Alan Thicke: There’s something I’m into and proud of that’s worth mentioning. It’s a source website for research material on controversial issues, and it is, in fact, one of the number one sources for all the CNN and Fox news pundits during this election year. It’s a website called Pro/Con means they present the pros and the cons of any important issue, and that could be gun control, abortion, immigration, you name it. It’s especially important in this election year.

They’ve been a well-kept secret in American education. They’ve been around for 11 years and have had over 100 million views on the website, but now because it’s an election year, they want to reach out and be interactive and have a presence on social media. They’ve always been a very academic website where teachers, students and pundits know where to turn for fact-checking, but now they want to be more mainstream, so they brought me in to spread the word.

Melissa Parker (Smashing Interviews Magazine): Can people go there to find out more about the issues that are important during this election?

Alan Thicke: Yes, and if you wanted to find out the pros and cons that have been written or researched about zoos, you can find that out there.

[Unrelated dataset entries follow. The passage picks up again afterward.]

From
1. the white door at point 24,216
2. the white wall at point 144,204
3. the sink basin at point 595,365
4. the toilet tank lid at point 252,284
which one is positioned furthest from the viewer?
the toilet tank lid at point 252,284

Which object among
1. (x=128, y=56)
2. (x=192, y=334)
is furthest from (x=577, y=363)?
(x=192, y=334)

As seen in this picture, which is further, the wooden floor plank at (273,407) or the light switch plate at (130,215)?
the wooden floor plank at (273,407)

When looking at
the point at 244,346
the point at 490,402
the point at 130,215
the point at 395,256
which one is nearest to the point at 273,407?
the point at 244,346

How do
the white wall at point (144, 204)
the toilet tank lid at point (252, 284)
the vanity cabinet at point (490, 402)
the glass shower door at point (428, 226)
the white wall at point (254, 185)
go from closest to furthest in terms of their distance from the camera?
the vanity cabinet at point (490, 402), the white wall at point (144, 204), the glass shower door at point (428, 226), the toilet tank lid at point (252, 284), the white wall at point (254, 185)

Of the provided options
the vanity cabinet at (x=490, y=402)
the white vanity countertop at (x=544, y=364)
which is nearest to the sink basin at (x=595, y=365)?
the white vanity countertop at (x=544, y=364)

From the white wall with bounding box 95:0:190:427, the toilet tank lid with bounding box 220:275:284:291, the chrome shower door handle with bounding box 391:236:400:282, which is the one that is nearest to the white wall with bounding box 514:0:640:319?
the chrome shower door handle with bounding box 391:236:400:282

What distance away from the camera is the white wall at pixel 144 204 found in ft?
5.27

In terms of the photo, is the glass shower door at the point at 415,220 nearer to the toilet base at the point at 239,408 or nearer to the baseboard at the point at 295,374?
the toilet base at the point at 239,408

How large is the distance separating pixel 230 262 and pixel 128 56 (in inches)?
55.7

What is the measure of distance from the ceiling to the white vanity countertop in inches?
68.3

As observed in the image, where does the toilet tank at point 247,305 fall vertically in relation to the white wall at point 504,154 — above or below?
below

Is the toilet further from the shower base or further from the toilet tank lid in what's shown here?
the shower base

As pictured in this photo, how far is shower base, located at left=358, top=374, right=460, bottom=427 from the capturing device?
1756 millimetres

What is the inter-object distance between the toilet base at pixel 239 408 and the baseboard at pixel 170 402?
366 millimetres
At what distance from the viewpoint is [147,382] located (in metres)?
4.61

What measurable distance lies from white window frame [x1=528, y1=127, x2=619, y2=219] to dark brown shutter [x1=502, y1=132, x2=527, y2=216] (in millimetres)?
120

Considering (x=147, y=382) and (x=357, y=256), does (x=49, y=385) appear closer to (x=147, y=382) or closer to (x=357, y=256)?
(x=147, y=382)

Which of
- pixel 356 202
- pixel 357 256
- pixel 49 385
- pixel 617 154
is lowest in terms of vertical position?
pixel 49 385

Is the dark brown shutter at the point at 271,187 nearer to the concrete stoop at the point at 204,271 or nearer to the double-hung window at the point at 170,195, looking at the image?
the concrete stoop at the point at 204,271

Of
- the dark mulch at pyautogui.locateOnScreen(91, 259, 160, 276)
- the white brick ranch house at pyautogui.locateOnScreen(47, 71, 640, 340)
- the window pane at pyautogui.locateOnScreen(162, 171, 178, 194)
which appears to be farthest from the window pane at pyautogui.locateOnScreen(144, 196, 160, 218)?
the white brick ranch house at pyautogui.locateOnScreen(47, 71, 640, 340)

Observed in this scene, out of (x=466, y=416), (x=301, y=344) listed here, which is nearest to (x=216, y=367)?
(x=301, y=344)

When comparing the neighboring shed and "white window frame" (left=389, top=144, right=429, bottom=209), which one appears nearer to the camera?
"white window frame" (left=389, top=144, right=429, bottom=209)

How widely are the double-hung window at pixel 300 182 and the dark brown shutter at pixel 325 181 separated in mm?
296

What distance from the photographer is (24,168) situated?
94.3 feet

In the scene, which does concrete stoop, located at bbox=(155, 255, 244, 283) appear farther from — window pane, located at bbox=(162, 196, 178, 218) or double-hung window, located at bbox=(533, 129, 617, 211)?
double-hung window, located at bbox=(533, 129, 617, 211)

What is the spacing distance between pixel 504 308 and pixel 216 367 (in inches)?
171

We recently had this controversy in Cincinnati where the gorilla got shot, and people started commenting on whether we should even have animals in captivity. There’s a whole Pro/Con argument about animal welfare in zoos.

You can educate yourself or write a thesis if you’re in school. If you wanted it to be a political issue for your platform, you’ll get all the info you’ll need right there. That’s what they do. They provide the pros and cons on all sorts of controversial subjects, and it’s a non-profit educational research website supported by foundation donations like Google and Microsoft. They all donate to this project to make sure the research is continued and up-to-date.

The website is still in that very dry academic state, but our goal, in the next couple of months, is to lighten the load and make it kind of fun, let people comment and have it be interactive. It’s smart. I promise you’ll learn something about something, whatever you are interested in.